That's all. MinerU (free cloud API) is the default — zero config.

The pi_ocr tool takes only a file path. Backend, model, and task are configured by the user via /ocr settings — the AI doesn't need to manage them.

Backends

Switch anytime with /ocr (no args).

	Backend	Best for	Setup
☁️	MinerU (default)	PDFs, general docs	None
☁️	MinerU Pro	Large PDFs, vlm accuracy	API token
🦙	Ollama	Math formulas → LaTeX	GPU + 2.2GB model
🔤	Tesseract	Plain text (~30MB)	`brew install tesseract`
📐	Pix2Text	Math + text, GPU/CPU	`pip install pix2text`

💡 Unsure which backend to pick? See the benchmark with real test results and the ground truth for comparison.

MinerU (default)

Free cloud API. Images are wrapped as PDF so language-aware OCR applies.

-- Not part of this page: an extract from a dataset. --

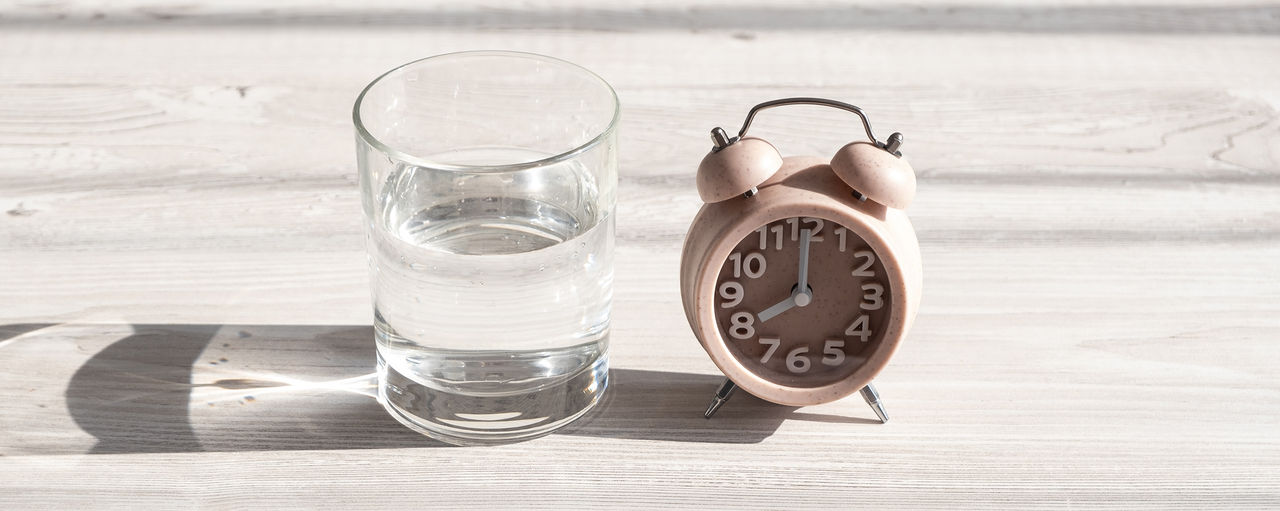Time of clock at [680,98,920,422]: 8:00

Limits: ≤10MB, ≤20 pages/request. PDFs >20 pages auto-split via pypdfium2.

MinerU Pro (vlm model)

Higher accuracy via token-based precision API. ≤200MB, ≤200 pages — no splitting needed.

Get a free token at mineru.net/apiManage, then set it in /ocr settings. 1000 pages/day high-priority.

Ollama

Local GPU OCR via glm-ocr — state-of-the-art formula recognition (94.6 OmniDocBench). Outputs LaTeX.

# macOS
brew install ollama && ollama pull glm-ocr
brew install poppler   # multi-page PDFs

# Linux
curl -fsSL https://ollama.com/install.sh | sh
ollama pull glm-ocr
sudo apt install poppler-utils

Tesseract

Classic OCR engine. Ultra-lightweight (~30MB). No formula support — use Ollama or Pix2Text for math.

brew install tesseract              # macOS
sudo apt install tesseract-ocr      # Linux

Supports Chinese: brew install tesseract-lang (auto-installed on macOS).

Pix2Text

Mathpix alternative — handles text + formulas on GPU (CUDA/MPS) or CPU. Auto-detects best device.

pip install pix2text

First run downloads ONNX models (~50MB).

Settings

Open with /ocr (no args).

Setting	Description
OCR Backend	Switch between MinerU, Ollama, Pix2Text, Tesseract
MinerU: Split PDF >20 pages	Auto-split large PDFs into free-tier chunks
MinerU Pro Token	API token from mineru.net/apiManage
Ollama Model	Vision model (glm-ocr, minicpm-v, etc.)
Clear OCR temp files	Remove cached OCR output from /tmp

Output Behavior

Results ≤2000 chars are returned inline in the tool response. Longer results are written to a temp file (/tmp/pi-ocr-*.md); the tool response includes the file path for the AI to read.

Commands

Command
`/ocr`	Open settings (backend, model, split toggle, clear cache)
`/ocr <file>`	OCR a file
`/ocr <file> formula`	Math LaTeX output (Ollama backend)

Troubleshooting

MinerU 429 → Wait a minute or switch backend.

MinerU Pro 401 → Regenerate token at mineru.net/apiManage.

"Is Ollama running?" → ollama serve

"pdftoppm not found" → brew install poppler / sudo apt install poppler-utils

"python3 not found" (Pix2Text) → pip install pix2text

"tesseract not found" → brew install tesseract / sudo apt install tesseract-ocr

License

MIT